# Passage
BEGIN

# LG 32LA6620 vs 32LA6200 vs 32LM6410



## dippi_taurus (Aug 9, 2013)

Hi, I'm a complete noob here and need your expertise on the various technology used in the products 
1. LG 32LA6620 
2. LG 32LA6200 
3. LG 32LM6410
  Also, I need to know the differences these models have. Are they able to play mkv, mpeg4, .ts video files with AC3, AAC and DTS 5.1 audio codecs? Any suggestions for models from other companies that are better than these.


Regards.


----------



## Minion (Aug 9, 2013)

Within these three 
LG32LM6410 is a very good model. for how much you are getting these?


----------



## Zangetsu (Aug 9, 2013)

I think abhidev owns LM6410 model so u will get to know more about user experiences...u can PM him  or may be he will visit this thread


----------



## abhidev (Aug 10, 2013)

Zangetsu said:


> I think abhidev owns LM6410 model so u will get to know more about user experiences...u can PM him  or may be he will visit this thread



actually I own LM6200 32inch  and I am quiet satisfied with it...the TRUMOTION feature makes the video life like 

Also I can attach my portable 1TB hdd and it does play mkv format with no lags at all 

Sound quality is good enough too.

Note: this model doesn't have wifi inbuilt but is wifi-ready


----------



## Zangetsu (Aug 10, 2013)

^^oh i forgot the exact model no..but still your model no is in OP's list


----------



## abhidev (Aug 10, 2013)

Zangetsu said:


> ^^oh i forgot the exact model no..but still your model no is in OP's list



ohh yes...

Op I would suggest go with a model that has wifi inbuilt.... I hate LG for this wifi-ready model and not providing with a wifi dongle with the TV itself...nor is it available anywhere and also they they made the usb differently...so now I can't use any other usb dongle but there 

the puny wifi dongle costs arnd 3-4k  which is ridiculous


----------

END

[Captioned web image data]

BEGIN

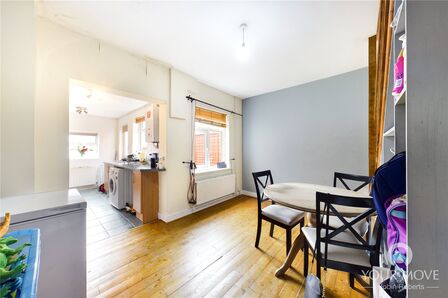 Sackville Street, 2 bedroom Mid Terrace House for sale, &pound;155,000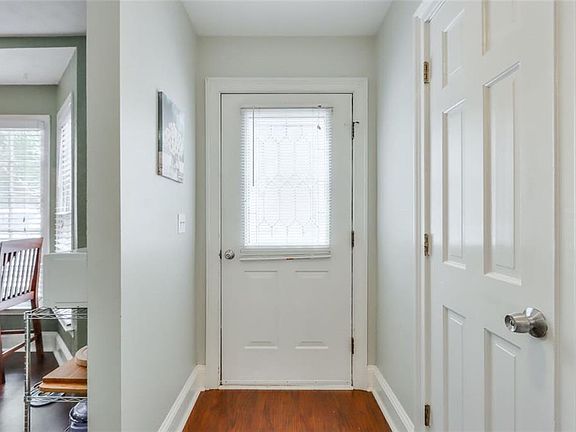3rd image of 282 Shaded Oaks Ln SE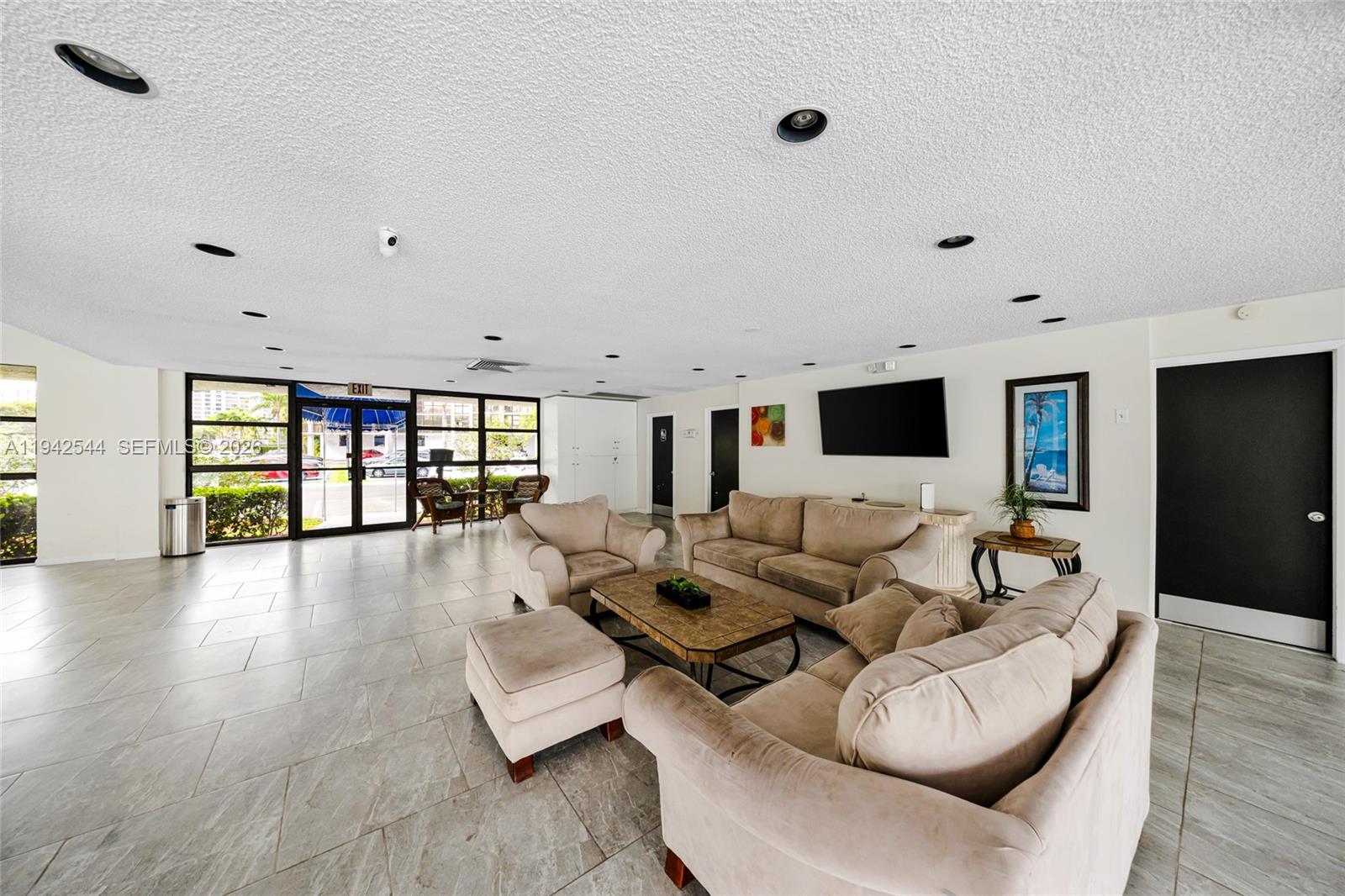 TOWERS OF OCEANVIEW SOUTH - Residential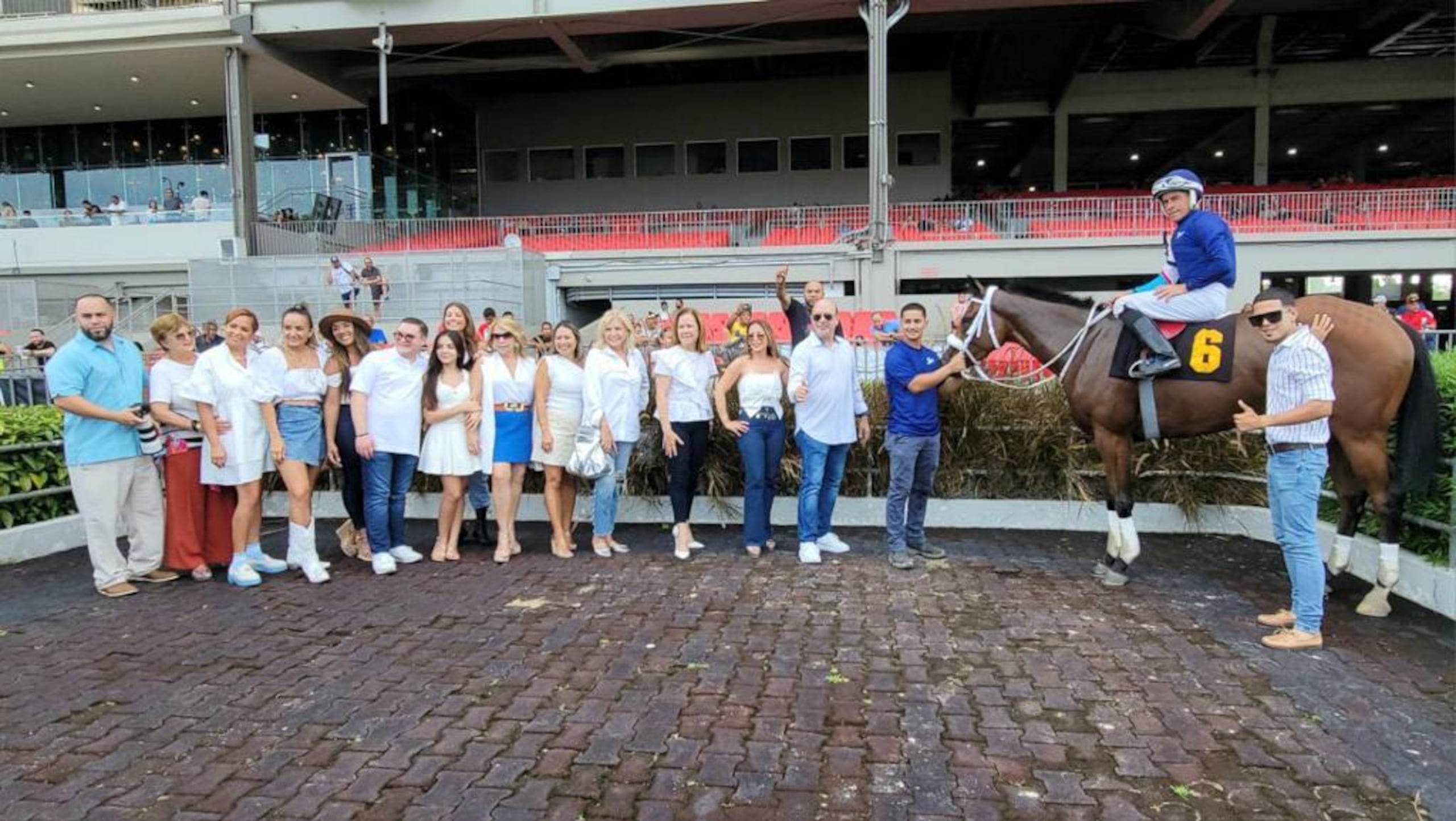 Pura Brisa se retrata con su jinete Juan Carlos Díaz, su entrenador Edwin Díaz, hijo y su establo de damas, el Gaia Stable.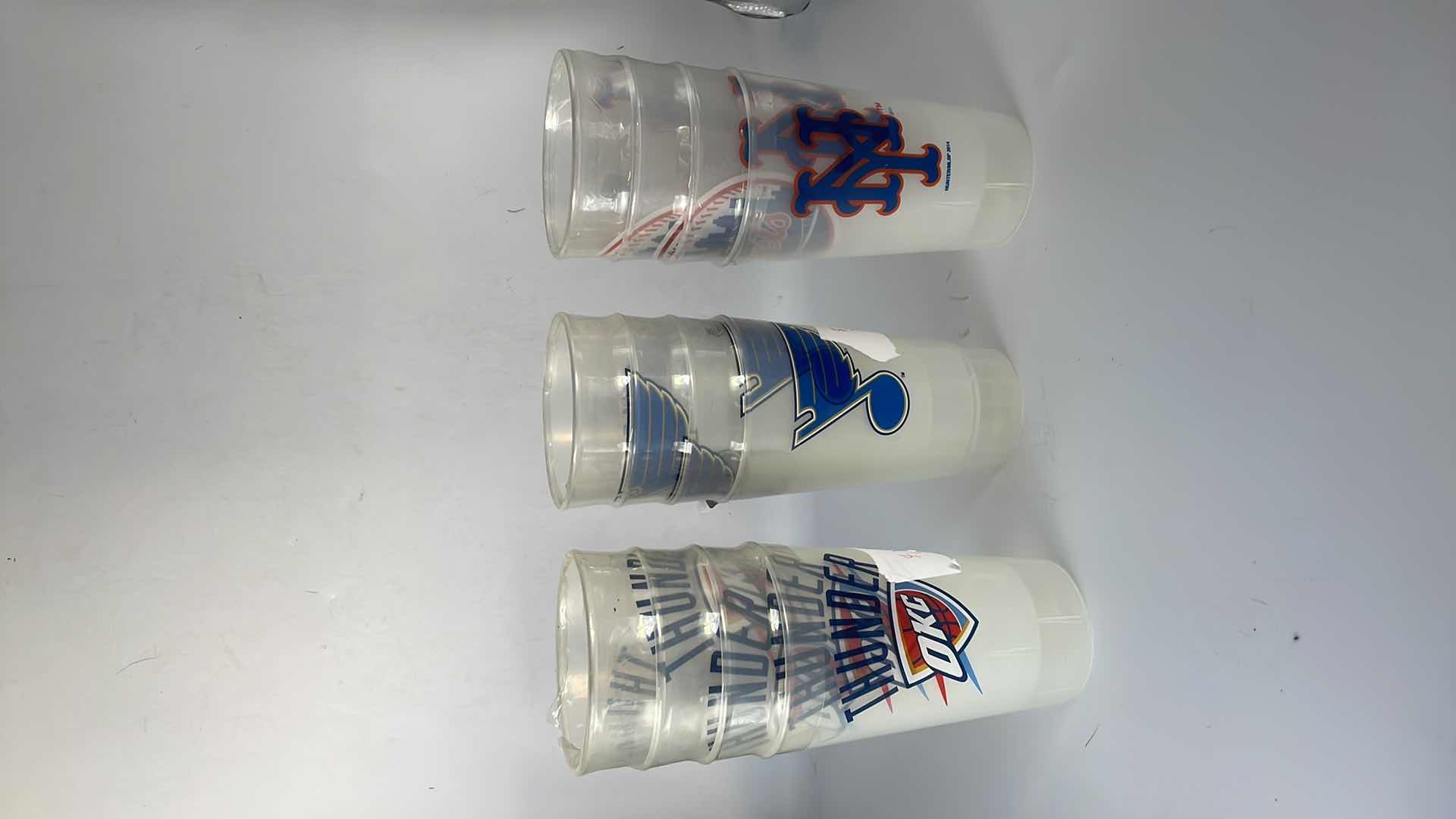 Photo 2 of 12 SPORTS TEAMS PLASTIC BEER CUPS: THUNDER, BLUES, METS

END

# Aim of the exercise
In the forum thread comparing LG TV models, reproduce the passage from "# LG 32LA6620" to "better than these.", substituting "avi" for "mkv".

# Your response
# LG 32LA6620 vs 32LA6200 vs 32LM6410



## dippi_taurus (Aug 9, 2013)

Hi, I'm a complete noob here and need your expertise on the various technology used in the products 
1. LG 32LA6620 
2. LG 32LA6200 
3. LG 32LM6410
  Also, I need to know the differences these models have. Are they able to play avi, mpeg4, .ts video files with AC3, AAC and DTS 5.1 audio codecs? Any suggestions for models from other companies that are better than these.